In Network, Peter Finch as Howard Beale implored us to “go to your windows, open them and stick your head out and yell – ‘I’m as mad as hell and I’m not going to take this anymore!'”
What follows is the 21st century email equivalent…
To: Fastway Couriers, Sydney
Dear Sir or Madam,
Good morning. I would like to draw your attention to the valuable lesson I learned this morning about your service and those who provide it.
When leaving my home at 9.10am this morning to drive my ten year old son to school I was surprised to find a Fastway Courier van (registration number REDACTED) parked in my driveway. My first reaction was of slight excitement: “Oh joy,” I thought “I am having a parcel delivered to my home!” This however was not the case. There was no sign of the driver anywhere on my premises and my excitement at this possible delivery was fast becoming growing frustration at not being able to get out of my driveway and making my own dellivery – to whit getting my afore-mentioned son to his school.
Upon closer inspection of the Fastway Couriers van, I noticed the driver had left his Fastway Couriers ID badge hanging from his rearview mirror. The name on the badge, easily read through the windscreen, was “Nick”. When I went to have another look around my property once again to see if I could find “Nick”, “Nick” came jogging up the street from a neighbouring residence, resplendent in his Fastway Couriers shirt. I am unsure which residence he was making his delivery to, suffice it to say it was not mine so I was somewhat confused as to why my driveway was being used as a parking spot. Even more so when there was a perfectly good parking spot right next to it on the street.
As “Nick” jumped into his Fastway Courier van, I called out to him: “Excuse me mate! Can you not park in my driveway. I’m trying to get my son to school.”
“Nick” responded in a way that I felt I should share with you as he is a member of your company and as such I thought you might like to know what how he is representing you in public. His answer was, and please excuse the language but these are his words:
“Fuck you! I’m doing a fucking job!”
Charming! When I then pointed out that there was a perfectly good parking spot right next to my driveway, “Nick” countered with a hearty “Fuck off!” over the roar of the engine of his Fastway Courier van as he tore out of my driveway and up the street. I can see why “Nick” is driving and not working in your PR department.
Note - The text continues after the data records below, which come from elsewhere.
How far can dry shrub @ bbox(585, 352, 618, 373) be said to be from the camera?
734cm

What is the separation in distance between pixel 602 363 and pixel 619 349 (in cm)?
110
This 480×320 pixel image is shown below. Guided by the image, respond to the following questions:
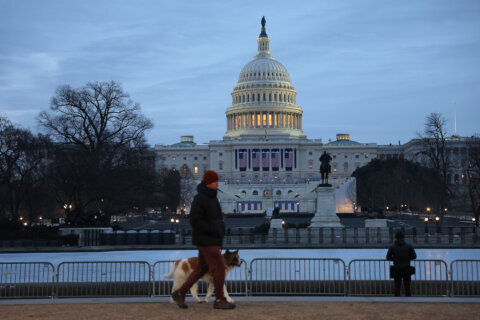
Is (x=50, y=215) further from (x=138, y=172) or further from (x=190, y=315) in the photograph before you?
(x=190, y=315)

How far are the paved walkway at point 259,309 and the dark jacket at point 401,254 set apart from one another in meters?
2.19

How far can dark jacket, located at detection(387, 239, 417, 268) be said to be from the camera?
53.4 feet

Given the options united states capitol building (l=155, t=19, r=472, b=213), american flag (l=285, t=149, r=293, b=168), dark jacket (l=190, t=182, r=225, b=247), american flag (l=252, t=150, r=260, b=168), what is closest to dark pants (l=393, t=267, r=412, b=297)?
dark jacket (l=190, t=182, r=225, b=247)

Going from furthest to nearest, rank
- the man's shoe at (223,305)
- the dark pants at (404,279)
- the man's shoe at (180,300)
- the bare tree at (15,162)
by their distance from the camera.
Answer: the bare tree at (15,162), the dark pants at (404,279), the man's shoe at (180,300), the man's shoe at (223,305)

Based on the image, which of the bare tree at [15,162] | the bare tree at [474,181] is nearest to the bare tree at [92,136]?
the bare tree at [15,162]

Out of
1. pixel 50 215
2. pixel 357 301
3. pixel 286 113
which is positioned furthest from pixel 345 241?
pixel 286 113

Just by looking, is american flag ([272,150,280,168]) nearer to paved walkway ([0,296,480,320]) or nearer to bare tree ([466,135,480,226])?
bare tree ([466,135,480,226])

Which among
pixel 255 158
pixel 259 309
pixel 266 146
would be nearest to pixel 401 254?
pixel 259 309

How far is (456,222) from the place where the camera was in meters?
67.3

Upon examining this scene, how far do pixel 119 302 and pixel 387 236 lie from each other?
31413mm

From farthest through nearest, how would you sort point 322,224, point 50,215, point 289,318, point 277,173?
point 277,173, point 50,215, point 322,224, point 289,318

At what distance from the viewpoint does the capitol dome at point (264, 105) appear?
541 ft

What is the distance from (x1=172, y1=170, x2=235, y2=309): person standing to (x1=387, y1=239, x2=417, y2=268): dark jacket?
531 cm

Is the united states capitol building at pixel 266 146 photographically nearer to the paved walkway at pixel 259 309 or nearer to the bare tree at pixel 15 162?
the bare tree at pixel 15 162
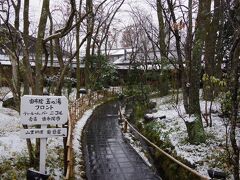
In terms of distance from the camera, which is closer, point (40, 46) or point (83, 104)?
point (40, 46)

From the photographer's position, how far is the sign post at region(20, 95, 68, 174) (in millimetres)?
6777

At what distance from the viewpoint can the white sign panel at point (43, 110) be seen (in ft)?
22.3

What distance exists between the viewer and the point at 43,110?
6.98 meters

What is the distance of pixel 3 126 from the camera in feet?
44.6

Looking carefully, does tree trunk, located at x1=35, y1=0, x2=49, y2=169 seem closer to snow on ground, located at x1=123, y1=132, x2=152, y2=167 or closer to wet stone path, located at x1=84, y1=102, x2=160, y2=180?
wet stone path, located at x1=84, y1=102, x2=160, y2=180

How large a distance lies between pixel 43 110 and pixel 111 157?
13.7 ft

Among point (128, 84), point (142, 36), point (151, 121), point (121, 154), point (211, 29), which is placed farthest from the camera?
point (142, 36)

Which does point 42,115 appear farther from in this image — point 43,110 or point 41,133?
point 41,133

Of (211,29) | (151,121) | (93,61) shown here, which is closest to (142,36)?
(93,61)

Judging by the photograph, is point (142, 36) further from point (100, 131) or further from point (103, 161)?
point (103, 161)

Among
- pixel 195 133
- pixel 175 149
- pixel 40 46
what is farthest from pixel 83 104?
pixel 40 46

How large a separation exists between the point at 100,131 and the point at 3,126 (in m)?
4.15

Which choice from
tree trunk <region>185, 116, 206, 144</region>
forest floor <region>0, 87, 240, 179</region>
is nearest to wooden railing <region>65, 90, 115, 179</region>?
forest floor <region>0, 87, 240, 179</region>

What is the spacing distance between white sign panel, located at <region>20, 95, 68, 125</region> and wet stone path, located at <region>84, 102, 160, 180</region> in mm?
2432
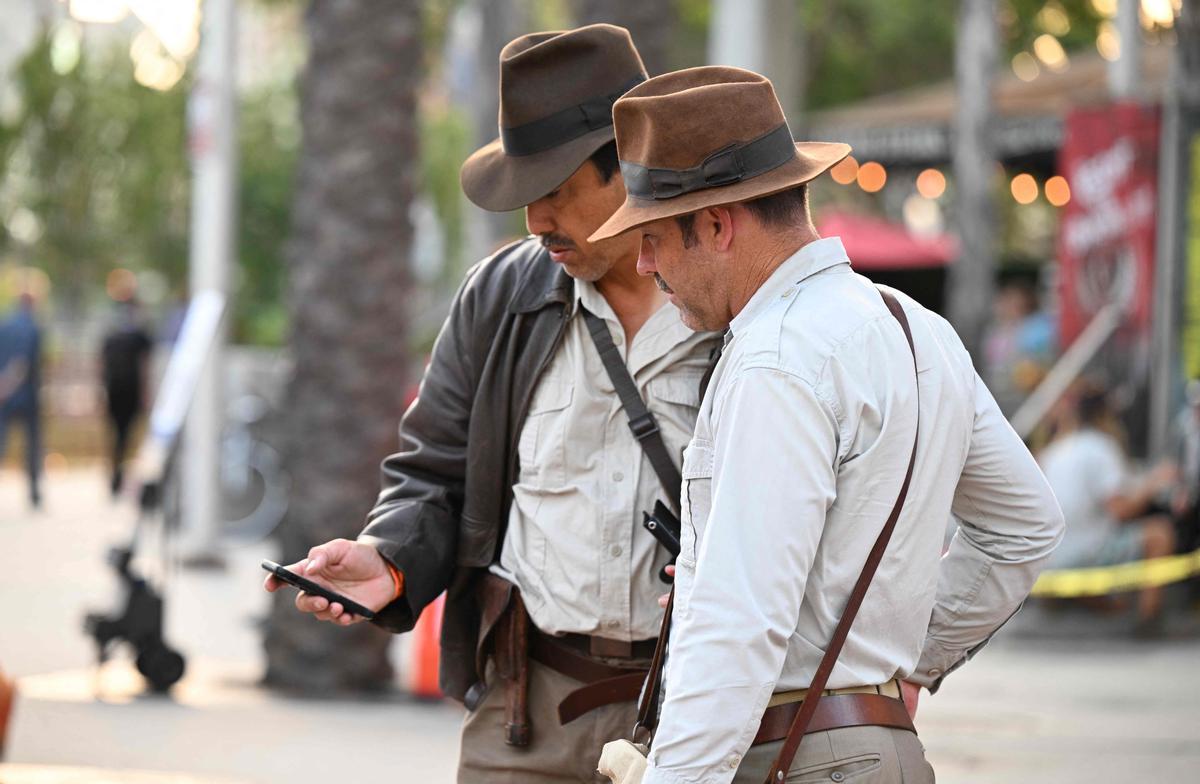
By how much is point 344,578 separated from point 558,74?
1.06m

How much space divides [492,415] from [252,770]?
3583 mm

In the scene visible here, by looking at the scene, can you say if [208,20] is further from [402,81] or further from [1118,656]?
[1118,656]

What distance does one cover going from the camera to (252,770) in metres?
6.40

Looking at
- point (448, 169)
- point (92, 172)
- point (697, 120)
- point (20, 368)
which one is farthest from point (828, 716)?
point (448, 169)

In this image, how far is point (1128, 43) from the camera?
13.2 m

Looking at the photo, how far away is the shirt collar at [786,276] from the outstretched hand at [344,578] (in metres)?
0.98

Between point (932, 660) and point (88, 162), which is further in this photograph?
point (88, 162)

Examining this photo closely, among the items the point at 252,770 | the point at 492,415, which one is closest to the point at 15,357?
the point at 252,770

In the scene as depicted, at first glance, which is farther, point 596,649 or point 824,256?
point 596,649

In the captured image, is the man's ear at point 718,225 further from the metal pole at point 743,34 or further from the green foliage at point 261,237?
the green foliage at point 261,237

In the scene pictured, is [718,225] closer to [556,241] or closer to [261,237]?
[556,241]

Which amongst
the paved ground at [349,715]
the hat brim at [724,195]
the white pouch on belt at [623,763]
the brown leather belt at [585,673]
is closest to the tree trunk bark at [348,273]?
the paved ground at [349,715]

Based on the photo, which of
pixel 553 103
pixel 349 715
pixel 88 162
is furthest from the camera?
pixel 88 162

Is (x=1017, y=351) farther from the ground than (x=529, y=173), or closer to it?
closer to it
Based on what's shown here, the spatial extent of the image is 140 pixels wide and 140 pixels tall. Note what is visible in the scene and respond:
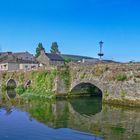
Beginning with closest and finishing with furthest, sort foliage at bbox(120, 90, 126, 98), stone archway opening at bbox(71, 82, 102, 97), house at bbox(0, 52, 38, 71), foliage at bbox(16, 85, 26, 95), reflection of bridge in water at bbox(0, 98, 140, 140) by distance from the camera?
reflection of bridge in water at bbox(0, 98, 140, 140)
foliage at bbox(120, 90, 126, 98)
stone archway opening at bbox(71, 82, 102, 97)
foliage at bbox(16, 85, 26, 95)
house at bbox(0, 52, 38, 71)

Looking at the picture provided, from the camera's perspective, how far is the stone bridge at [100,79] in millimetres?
27484

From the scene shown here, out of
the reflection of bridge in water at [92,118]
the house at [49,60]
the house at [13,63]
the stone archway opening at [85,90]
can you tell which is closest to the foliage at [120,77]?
the reflection of bridge in water at [92,118]

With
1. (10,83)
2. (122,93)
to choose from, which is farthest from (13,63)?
(122,93)

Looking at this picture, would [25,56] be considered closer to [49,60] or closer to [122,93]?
[49,60]

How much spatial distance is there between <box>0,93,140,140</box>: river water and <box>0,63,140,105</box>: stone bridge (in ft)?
5.27

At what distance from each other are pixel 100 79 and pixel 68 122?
10742mm

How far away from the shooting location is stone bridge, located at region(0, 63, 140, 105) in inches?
1082

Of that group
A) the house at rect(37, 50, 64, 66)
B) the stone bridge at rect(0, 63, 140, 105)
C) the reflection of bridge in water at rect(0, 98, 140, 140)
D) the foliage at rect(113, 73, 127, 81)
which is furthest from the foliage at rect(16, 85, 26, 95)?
the house at rect(37, 50, 64, 66)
What is most disappointing about this incident is not the inconvenience that “Nick” and his Fastway Couriers Van caused my son and I (Oh yes! He was late for school. Thanks for that.). What is most galling is the fact that “Nick”, the driver of the Fastway Courier van couldn’t care less about my inconvenience and in fact thought it unreasonable for me to point out:
a. That my driveway isn’t a parking spot and,
b. Maybe he should use the parking spot not three metres away.
I understand that “Nick” has a “fucking job” to do and that is time-specific. However, as a parent I also have a time specific job to do, especially on a school morning. I might have been happy to let it slide, but “Nick” didn’t even think that his inconveniencing of others was even worthy of an apology. It seems that for “Nick”, his convenience and that of Fastway Couriers is paramount over everybody else and anybody who questions this is open to abuse.
As such I am writing this email to you informing you of your driver’s conduct and also to let you know that I am going to conduct a little public relations experiment of my own. I am posting this to all my social media contacts (sans the rego number, of course) to let them know the kind of service they can expect if they use Fastway Couriers, and especially if they get “Nick” as their driver. I’m sure they will find it most reassuring that Fastway Couriers and “Nick” won’t let little things like common courtesy, good grace, or trespass laws stand in the way of having their packages delivered. And rest assured I’ve got quite a few friends online and they love sharing feel-good stories like this.
I hope this doesn’t inconvenience you too much.